◆ **Raw records**:
..........

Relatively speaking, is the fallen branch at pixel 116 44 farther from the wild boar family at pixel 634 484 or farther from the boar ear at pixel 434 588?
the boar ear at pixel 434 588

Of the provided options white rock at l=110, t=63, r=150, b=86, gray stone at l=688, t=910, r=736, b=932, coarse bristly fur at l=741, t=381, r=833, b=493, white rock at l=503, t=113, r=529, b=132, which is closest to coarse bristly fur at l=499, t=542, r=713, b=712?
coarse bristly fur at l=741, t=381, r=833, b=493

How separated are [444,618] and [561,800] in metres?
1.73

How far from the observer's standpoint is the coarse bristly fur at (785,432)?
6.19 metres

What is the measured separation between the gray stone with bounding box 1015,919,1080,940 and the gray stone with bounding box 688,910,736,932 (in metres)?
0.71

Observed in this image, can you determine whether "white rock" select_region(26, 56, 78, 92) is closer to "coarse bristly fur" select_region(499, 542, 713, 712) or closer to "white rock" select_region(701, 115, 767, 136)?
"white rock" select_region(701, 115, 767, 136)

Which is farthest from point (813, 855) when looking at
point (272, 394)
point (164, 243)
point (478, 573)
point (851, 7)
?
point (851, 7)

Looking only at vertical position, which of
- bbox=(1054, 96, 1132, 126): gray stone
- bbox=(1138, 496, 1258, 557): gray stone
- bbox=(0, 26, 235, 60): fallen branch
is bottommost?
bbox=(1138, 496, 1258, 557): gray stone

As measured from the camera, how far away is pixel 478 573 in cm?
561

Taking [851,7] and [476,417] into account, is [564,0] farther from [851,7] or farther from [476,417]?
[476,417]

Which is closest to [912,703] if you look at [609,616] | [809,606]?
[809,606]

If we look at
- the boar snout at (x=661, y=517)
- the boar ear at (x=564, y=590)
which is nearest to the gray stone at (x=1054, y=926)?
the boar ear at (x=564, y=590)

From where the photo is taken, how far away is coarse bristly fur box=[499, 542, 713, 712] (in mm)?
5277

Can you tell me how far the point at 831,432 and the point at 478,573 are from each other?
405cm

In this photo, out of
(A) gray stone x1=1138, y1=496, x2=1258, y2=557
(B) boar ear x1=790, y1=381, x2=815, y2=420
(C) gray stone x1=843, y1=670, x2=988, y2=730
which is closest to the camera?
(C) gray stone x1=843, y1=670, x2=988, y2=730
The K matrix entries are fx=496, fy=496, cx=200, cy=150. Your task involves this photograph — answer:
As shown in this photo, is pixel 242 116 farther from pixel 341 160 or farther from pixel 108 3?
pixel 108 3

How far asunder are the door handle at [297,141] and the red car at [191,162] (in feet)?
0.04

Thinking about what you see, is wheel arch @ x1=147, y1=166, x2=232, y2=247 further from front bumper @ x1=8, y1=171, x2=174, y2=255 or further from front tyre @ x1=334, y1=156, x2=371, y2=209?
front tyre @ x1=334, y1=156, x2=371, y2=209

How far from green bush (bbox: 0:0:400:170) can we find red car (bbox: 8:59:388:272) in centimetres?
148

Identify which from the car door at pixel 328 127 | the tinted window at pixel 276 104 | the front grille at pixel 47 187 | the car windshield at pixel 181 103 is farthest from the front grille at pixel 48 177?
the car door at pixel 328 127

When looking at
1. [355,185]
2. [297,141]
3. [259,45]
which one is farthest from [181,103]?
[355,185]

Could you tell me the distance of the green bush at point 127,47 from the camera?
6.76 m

..........

◆ **Exercise details**: Reproduce all of the material above, line for line, with no changes.

◆ **Reply to the exercise**:
Relatively speaking, is the fallen branch at pixel 116 44 farther from the wild boar family at pixel 634 484 or farther from the boar ear at pixel 434 588?
the boar ear at pixel 434 588

Of the provided options white rock at l=110, t=63, r=150, b=86, gray stone at l=688, t=910, r=736, b=932, coarse bristly fur at l=741, t=381, r=833, b=493, white rock at l=503, t=113, r=529, b=132, which is closest to coarse bristly fur at l=499, t=542, r=713, b=712?
coarse bristly fur at l=741, t=381, r=833, b=493

How separated are [444,618] and [561,800] in metres?
1.73

How far from the observer's standpoint is the coarse bristly fur at (785,432)?
6.19 metres

What is the measured separation between the gray stone with bounding box 1015,919,1080,940 and the gray stone with bounding box 688,910,736,932 (in metres)?
0.71

Observed in this image, can you determine whether "white rock" select_region(26, 56, 78, 92) is closer to "coarse bristly fur" select_region(499, 542, 713, 712) or closer to "white rock" select_region(701, 115, 767, 136)?
"white rock" select_region(701, 115, 767, 136)

Which is farthest from point (813, 855) when looking at
point (272, 394)
point (164, 243)
point (478, 573)
point (851, 7)
?
point (851, 7)

Looking only at vertical position, which of
- bbox=(1054, 96, 1132, 126): gray stone
- bbox=(1138, 496, 1258, 557): gray stone
- bbox=(0, 26, 235, 60): fallen branch
is bottommost?
bbox=(1138, 496, 1258, 557): gray stone

As measured from the camera, how far away is pixel 478 573 in cm?
561

Taking [851,7] and [476,417] into account, is [564,0] farther from [851,7] or farther from [476,417]?
[476,417]

Which is closest to [912,703] if you look at [609,616] | [809,606]?
[809,606]

If we look at
- the boar snout at (x=661, y=517)
- the boar ear at (x=564, y=590)
which is nearest to the gray stone at (x=1054, y=926)?
the boar ear at (x=564, y=590)

From where the photo is taken, how far away is coarse bristly fur box=[499, 542, 713, 712] (in mm)?
5277

Can you tell me how far the point at 831,432 and the point at 478,573 are from each other?
405cm

In this photo, out of
(A) gray stone x1=1138, y1=496, x2=1258, y2=557
(B) boar ear x1=790, y1=381, x2=815, y2=420
(C) gray stone x1=843, y1=670, x2=988, y2=730
which is closest to the camera?
(C) gray stone x1=843, y1=670, x2=988, y2=730
The K matrix entries are fx=496, fy=496, cx=200, cy=150. Your task involves this photograph — answer:
As shown in this photo, is pixel 242 116 farther from pixel 341 160 or farther from pixel 108 3?
pixel 108 3

How far asunder are the door handle at [297,141] and the red car at [191,162] (in feet)?
0.04

Thinking about what you see, is wheel arch @ x1=147, y1=166, x2=232, y2=247 further from front bumper @ x1=8, y1=171, x2=174, y2=255 or further from front tyre @ x1=334, y1=156, x2=371, y2=209?
front tyre @ x1=334, y1=156, x2=371, y2=209

How far from green bush (bbox: 0:0:400:170) can we find red car (bbox: 8:59:388:272) in centimetres?
148

Identify which from the car door at pixel 328 127 | the tinted window at pixel 276 104 | the front grille at pixel 47 187 | the car windshield at pixel 181 103 is farthest from the front grille at pixel 48 177?
the car door at pixel 328 127

When looking at
1. [355,185]
2. [297,141]
3. [259,45]
which one is farthest from [181,103]?
[355,185]

Could you tell me the distance of the green bush at point 127,47 from the camera?
6.76 m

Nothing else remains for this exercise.